Après six années passées à Ars, le recteur du Sanctuaire explique avoir découvert saint Jean-Marie Vianney à travers les dépositions recueillies lors de son procès de canonisation. Une plongée dans les archives qui l'a conduit à revoir l'image souvent véhiculée du saint. “Ce qui est ahurissant, c'est de voir sa bonté au quotidien et son côté truculent. Il est bourré d'humour”, confie-t-il.
Le prêtre reprend volontiers une intuition formulée par Benoît XVI, qui appelait déjà à renouveler le regard porté sur le curé d'Ars. “On a beaucoup trop insisté sur le côté rigoriste ou doloriste de l'époque”, estime le recteur. Les témoignages qu'il a consultés racontent au contraire un homme dont la miséricorde surprenait ses contemporains, au point que “quand il donnait des pénitences, on lui reprochait le peu de pénitences qu'il imposait”.
Cette proximité avec les fidèles se manifestait aussi par un humour inattendu. Le père Rémi Griveaux raconte ainsi qu'à une personne venue lui demander une relique, Jean-Marie Vianney répondit avec malice : “Donner des reliques ? Non, qu'elle en fasse !”, une invitation à devenir soi-même saint plutôt qu'à collectionner les objets de piété.
Des larmes nées de la compassion
Autre facette méconnue du curé d'Ars : ses larmes.

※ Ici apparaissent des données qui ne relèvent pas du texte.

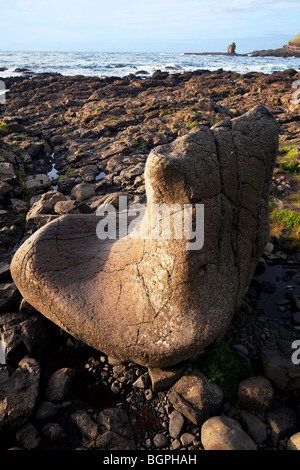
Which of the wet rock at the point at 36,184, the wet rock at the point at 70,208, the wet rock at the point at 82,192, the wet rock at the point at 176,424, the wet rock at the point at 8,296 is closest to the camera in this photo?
the wet rock at the point at 176,424

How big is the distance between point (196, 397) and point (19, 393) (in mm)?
2325

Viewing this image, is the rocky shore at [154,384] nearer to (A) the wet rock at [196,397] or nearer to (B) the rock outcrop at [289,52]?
(A) the wet rock at [196,397]

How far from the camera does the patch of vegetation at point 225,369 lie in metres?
4.30

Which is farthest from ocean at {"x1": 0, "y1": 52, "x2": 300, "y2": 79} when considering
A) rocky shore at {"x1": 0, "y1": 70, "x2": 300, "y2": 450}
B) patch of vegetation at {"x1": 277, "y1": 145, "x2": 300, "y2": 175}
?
rocky shore at {"x1": 0, "y1": 70, "x2": 300, "y2": 450}

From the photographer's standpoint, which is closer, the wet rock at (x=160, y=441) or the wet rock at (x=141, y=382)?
the wet rock at (x=160, y=441)

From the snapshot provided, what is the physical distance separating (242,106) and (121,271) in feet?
76.7

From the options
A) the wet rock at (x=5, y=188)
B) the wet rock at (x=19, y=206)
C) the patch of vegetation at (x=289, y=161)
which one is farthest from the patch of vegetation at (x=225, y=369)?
the patch of vegetation at (x=289, y=161)

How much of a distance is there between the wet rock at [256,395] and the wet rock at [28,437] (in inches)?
104

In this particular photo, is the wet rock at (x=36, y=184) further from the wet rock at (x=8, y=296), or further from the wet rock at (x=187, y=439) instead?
the wet rock at (x=187, y=439)

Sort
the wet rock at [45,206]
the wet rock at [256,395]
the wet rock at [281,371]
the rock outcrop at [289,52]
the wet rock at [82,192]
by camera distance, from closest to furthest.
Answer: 1. the wet rock at [256,395]
2. the wet rock at [281,371]
3. the wet rock at [45,206]
4. the wet rock at [82,192]
5. the rock outcrop at [289,52]

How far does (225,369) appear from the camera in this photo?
450 cm

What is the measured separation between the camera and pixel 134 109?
23406mm

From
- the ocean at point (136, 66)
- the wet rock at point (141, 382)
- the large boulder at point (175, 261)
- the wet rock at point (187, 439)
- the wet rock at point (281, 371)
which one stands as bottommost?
the wet rock at point (187, 439)

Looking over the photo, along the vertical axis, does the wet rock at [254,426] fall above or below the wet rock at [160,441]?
above
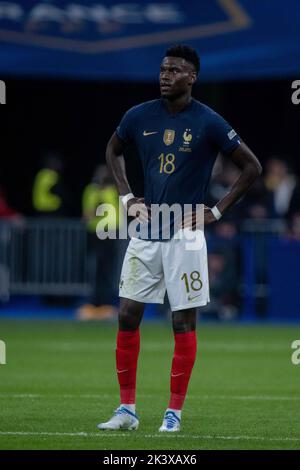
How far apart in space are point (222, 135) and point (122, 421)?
2.16 meters

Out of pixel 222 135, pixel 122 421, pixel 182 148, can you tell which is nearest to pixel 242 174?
pixel 222 135

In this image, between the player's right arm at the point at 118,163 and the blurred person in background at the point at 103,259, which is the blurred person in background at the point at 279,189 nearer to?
the blurred person in background at the point at 103,259

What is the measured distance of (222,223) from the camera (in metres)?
21.5

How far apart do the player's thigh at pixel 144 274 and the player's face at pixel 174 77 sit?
1093 millimetres

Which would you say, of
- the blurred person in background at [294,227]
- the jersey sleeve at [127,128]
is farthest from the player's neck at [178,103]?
the blurred person in background at [294,227]

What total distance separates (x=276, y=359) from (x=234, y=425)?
561 cm

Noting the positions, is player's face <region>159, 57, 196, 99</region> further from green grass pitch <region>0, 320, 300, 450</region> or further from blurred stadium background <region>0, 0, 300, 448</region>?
blurred stadium background <region>0, 0, 300, 448</region>

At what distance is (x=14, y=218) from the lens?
2252 centimetres

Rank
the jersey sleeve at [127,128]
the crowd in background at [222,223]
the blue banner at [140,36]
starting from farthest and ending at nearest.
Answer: the crowd in background at [222,223] < the blue banner at [140,36] < the jersey sleeve at [127,128]

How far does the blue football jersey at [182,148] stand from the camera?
379 inches

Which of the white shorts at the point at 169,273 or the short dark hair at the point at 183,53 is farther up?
the short dark hair at the point at 183,53

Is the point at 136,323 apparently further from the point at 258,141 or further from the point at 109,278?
the point at 258,141

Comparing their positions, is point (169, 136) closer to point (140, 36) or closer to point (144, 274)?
point (144, 274)

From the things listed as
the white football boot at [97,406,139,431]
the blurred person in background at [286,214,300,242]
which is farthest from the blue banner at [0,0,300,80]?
the white football boot at [97,406,139,431]
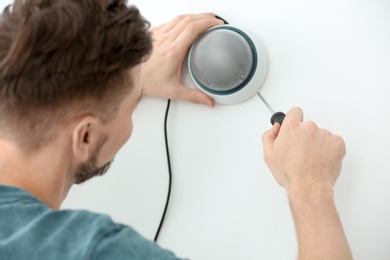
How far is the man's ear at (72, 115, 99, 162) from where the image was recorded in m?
0.58

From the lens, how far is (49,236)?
520 mm

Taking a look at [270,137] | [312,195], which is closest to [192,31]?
[270,137]

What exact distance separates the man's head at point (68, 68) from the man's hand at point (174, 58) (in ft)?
0.56

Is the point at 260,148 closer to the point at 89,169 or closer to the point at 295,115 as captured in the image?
the point at 295,115

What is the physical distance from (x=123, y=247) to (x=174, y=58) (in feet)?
1.24

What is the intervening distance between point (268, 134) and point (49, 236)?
0.35 metres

Si le père Rémi Griveaux se montre réservé sur l'expression de “don des larmes”, les témoignages de l'époque montrent qu'il sortait fréquemment du confessionnal en pleurant. Lorsqu'on lui demandait pourquoi, sa réponse était sans détour : “Je pleure de ce que vous ne pleurez pas”.

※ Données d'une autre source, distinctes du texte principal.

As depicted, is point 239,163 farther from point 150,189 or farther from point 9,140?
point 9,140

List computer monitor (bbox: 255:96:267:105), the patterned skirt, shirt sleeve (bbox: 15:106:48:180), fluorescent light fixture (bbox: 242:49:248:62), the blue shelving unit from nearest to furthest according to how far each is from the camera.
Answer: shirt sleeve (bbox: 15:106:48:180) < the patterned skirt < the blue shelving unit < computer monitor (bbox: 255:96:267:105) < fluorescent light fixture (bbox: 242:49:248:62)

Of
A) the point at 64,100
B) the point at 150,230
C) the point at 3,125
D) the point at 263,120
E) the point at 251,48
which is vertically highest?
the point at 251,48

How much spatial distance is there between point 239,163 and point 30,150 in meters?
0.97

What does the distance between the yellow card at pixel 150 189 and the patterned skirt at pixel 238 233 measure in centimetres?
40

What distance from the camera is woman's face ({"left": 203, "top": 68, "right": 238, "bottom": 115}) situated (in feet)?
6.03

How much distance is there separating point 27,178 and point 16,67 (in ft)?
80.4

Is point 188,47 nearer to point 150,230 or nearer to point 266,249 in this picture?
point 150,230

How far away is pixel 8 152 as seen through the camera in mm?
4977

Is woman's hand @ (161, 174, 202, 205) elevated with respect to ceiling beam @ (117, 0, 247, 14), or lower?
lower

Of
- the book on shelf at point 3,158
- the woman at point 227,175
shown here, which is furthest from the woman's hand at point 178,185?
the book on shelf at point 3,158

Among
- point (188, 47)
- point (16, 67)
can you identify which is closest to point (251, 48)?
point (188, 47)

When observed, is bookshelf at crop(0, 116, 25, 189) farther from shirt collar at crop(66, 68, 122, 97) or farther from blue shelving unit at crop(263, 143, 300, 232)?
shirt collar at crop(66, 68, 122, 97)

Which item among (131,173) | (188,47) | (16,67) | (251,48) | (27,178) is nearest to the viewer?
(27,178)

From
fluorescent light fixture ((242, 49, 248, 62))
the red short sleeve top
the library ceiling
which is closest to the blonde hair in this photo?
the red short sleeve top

Pour le recteur, ces larmes témoignent surtout de la souffrance d'un pasteur face à des fidèles qui demandaient le pardon, mais peinaient parfois à engager un véritable changement de vie. “Il pleurait du fait que le pécheur ne veuille pas se convertir. Ils venaient déposer le poids de leur péché auprès du Seigneur, mais ils ne voulaient pas suivre l'appel de Dieu”, explique-t-il.
Cette compassion résume, selon lui, l'héritage du curé d'Ars. Interrogé sur ce qui l'inspire le plus dans son propre ministère, le père Rémi Griveaux répond sans hésiter : “Sa bonté et sa miséricorde”. Une attitude qui, insiste-t-il, ne peut naître que d'une rencontre avec Dieu : “Découvrir l'amour de Dieu, se donner en réponse à cet amour, c'est cela qui transforme les cœurs. Sinon, il ne reste qu'une succession d'observances à faire”.